According to claim 1,
The step of matching the at least one sub-feature map with the at least one additional GT box according to the size of the box to further learn additional GT boxes matched with each of the at least one sub-feature map,
And learning additional GT boxes matched by using convolutional neural networks (CNN) in the at least one sub-feature map.

A computer-readable recording medium in which a computer program is recorded, for performing the learning method of the object detector according to any one of claims 1 to 5.

The at least one feature map and the at least one GT box are boxed so that at least one feature map used for object detection in the image can learn at least one ground truth box (GT) set in the object region in the image.

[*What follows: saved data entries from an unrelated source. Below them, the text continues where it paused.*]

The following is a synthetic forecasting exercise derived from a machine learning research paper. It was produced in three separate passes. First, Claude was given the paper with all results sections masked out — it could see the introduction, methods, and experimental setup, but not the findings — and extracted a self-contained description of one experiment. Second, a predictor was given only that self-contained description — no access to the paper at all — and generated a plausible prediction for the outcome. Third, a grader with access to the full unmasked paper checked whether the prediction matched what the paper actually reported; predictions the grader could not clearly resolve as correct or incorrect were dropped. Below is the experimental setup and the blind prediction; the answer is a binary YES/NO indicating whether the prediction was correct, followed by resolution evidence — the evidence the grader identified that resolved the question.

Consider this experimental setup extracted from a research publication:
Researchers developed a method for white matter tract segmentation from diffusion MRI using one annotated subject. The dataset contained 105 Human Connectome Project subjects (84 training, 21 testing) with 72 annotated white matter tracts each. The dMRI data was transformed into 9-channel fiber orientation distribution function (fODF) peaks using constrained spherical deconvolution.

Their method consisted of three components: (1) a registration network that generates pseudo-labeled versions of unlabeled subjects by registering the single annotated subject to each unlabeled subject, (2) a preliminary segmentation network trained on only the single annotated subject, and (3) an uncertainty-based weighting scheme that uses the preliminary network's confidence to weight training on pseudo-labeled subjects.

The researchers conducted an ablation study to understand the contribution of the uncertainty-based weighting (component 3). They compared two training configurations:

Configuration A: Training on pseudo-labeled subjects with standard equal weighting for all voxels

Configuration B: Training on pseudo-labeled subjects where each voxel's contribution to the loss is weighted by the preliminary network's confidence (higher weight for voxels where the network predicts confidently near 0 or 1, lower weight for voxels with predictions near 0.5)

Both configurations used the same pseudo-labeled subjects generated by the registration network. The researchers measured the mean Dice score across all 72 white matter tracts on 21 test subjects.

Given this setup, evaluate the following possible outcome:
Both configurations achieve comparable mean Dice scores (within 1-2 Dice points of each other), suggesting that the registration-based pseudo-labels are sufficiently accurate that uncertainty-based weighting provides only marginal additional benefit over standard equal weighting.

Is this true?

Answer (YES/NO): NO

GT box matching unit to match according to the size of the;
An additional GT box generating unit for generating at least one additional GT box for each of the at least one GT box by expanding or reducing the at least one GT box, respectively;
A feature map separation unit separating the at least one feature map to generate at least one sub-feature map for each of the at least one feature map; And
An additional GT box matching unit that matches the at least one sub-feature map and the at least one additional GT box according to the size of the box so that the at least one additional GT box can be additionally learned in each of the at least one sub-feature map Learning device of the object detector.

The method of claim 7,
The additional GT box generating unit,
For each of the at least one GT box, the GT box and the center coordinate are the same, but the learning device of the object detector generates at least one additional GT box whose size is enlarged or reduced.

The method of claim 7,
The feature map separation unit,
A learning apparatus for an object detector that separates the at least one feature map into the same number of additional GT boxes that are generated for each of the at least one GT box.

The method of claim 7,
The additional GT box matching unit,
Compare the box sizes of the at least one additional GT box and the at least one GT box to match GT boxes for each of the at least one additional GT box, and each of the at least one additional GT box to the at least one additional GT box An object detector learning device that matches the sub-feature map generated separately from the feature map that learned the GT box matched by each.